Peu de gens contestent qu'il est légitime de s'opposer à un gouvernement non démocratique par la désobéissance civile, puisqu'il ne s'agit pas d'un État de droit. Mais la légitimité de la désobéissance civile dans un régime démocratique est un point très controversé.
Les actes de désobéissance civile posent un très délicat problème à la justice. C’est que, bien que la légitimité de la résistance à l’oppression figure parmi les droits de l’Homme reconnus par les déclarations de 1789 et de 1948 et qu’elle inspire les constitutions qui en ont intégré les principes, la justice a le plus grand mal à admettre la justification d’un acte délictueux lorsqu’il est accompli au titre de la désobéissance civile.
« Usage sauvage » du droit Le problème peut se résumer ainsi : est-il envisageable qu’un tribunal juge un acte de désobéissance civile en tant que tel ? Ce problème peut être examiné sous deux angles : le premier est l’analyse des manières dont le droit traite le refus délibéré de se plier à une obligation légale ou réglementaire et les délits commis dans l’intention affichée de faire valoir l’illégitimité de cette obligation, explique le juriste Ismaël Coulibaly. « Le second angle tient en une interrogation : la désobéissance civile, en tant que forme d’action politique qui consiste à refuser de se plier à une prescription légale, peut-elle devenir une manière de se comporter pleinement reconnue en droit ? », s’interroge-t-il. Dans son remarquable essai sur la désobéissance civile (Essai sur la révolution, 1963), Hannah Arendt demande : est-il possible de « faire une place à la désobéissance civile dans le fonctionnement de nos institutions publiques » ? Elle répond par l'affirmative, de même que Rawls, Habermas et la plupart des auteurs qui ont abordé cette question.
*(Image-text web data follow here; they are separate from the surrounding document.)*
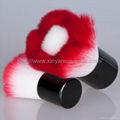 Manufactury Supply Flower Kabuki Powder Brush  Halloween Gift Idea 3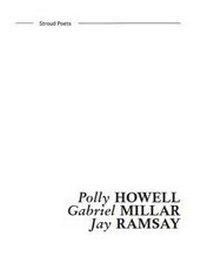 Enlarge image Cover: Stroud Poets 2: Polly Howell, Gabriel Millar, Jay Ramsay - Yew Tree Press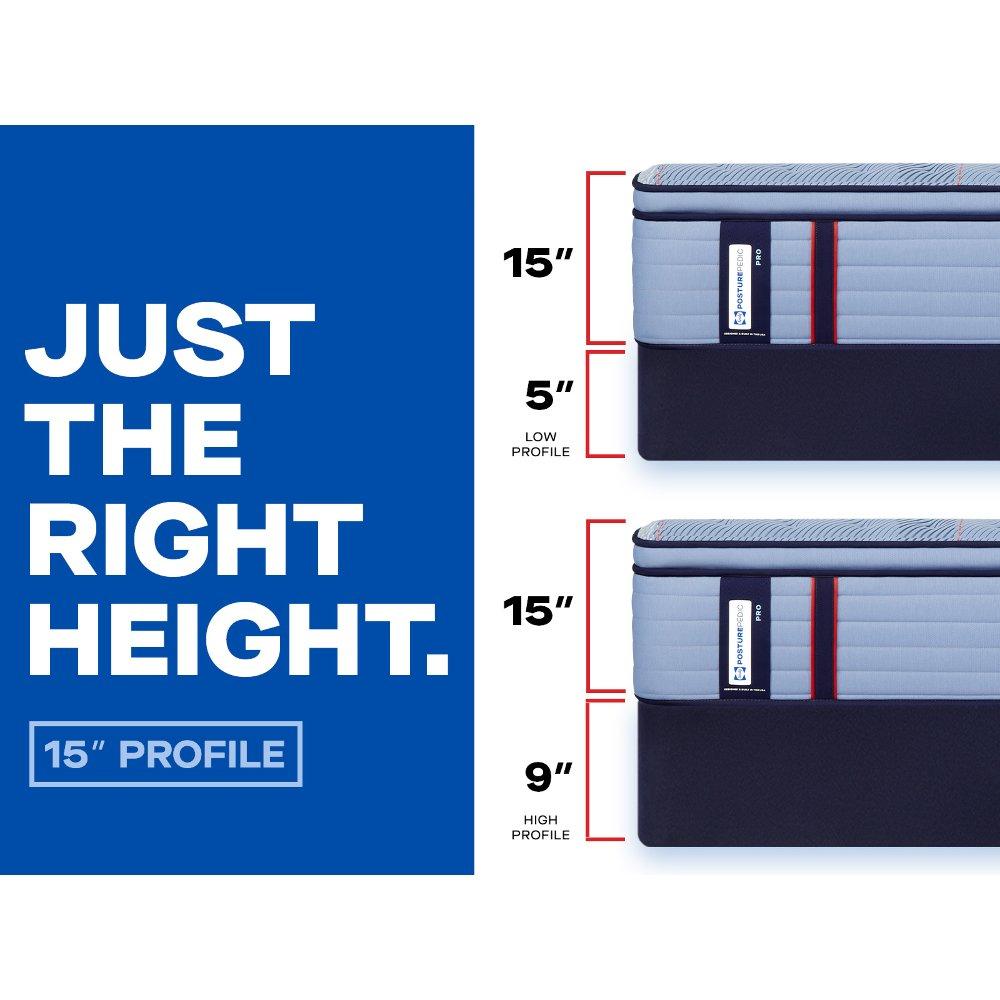 Dupont II Spring Mattress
Certes, ils n'admettent la désobéissance civile qu'à titre d'exception. Mais de telles exceptions existent. D'abord parce que la démocratie suppose que soient respectés quelques principes fondamentaux. Même une majorité régulièrement élue ne saurait être obéie si elle adopte une disposition contraire à la Déclaration des droits de l'Homme, aux grands principes constitutionnels, aux conventions internationales signées par un pays, etc, poursuit Coulibaly. On est alors, selon l’opposition ivoirienne, dans le cadre d’une désobéissance civile entreprise dans un esprit plus juridique qu'éthique : une sorte de procédure d'appel contre la décision prise par le Conseil constitutionnel. Mais, une autre faiblesse de la désobéissance civile tient au principe qui la fonde : la non violence. Le respect de ce principe n’est cependant pas absolu. Pour donner une plus grande visibilité à leurs actes, certains décident de faire un usage modéré de la violence, en veillant attentivement à ne jamais faire de victimes.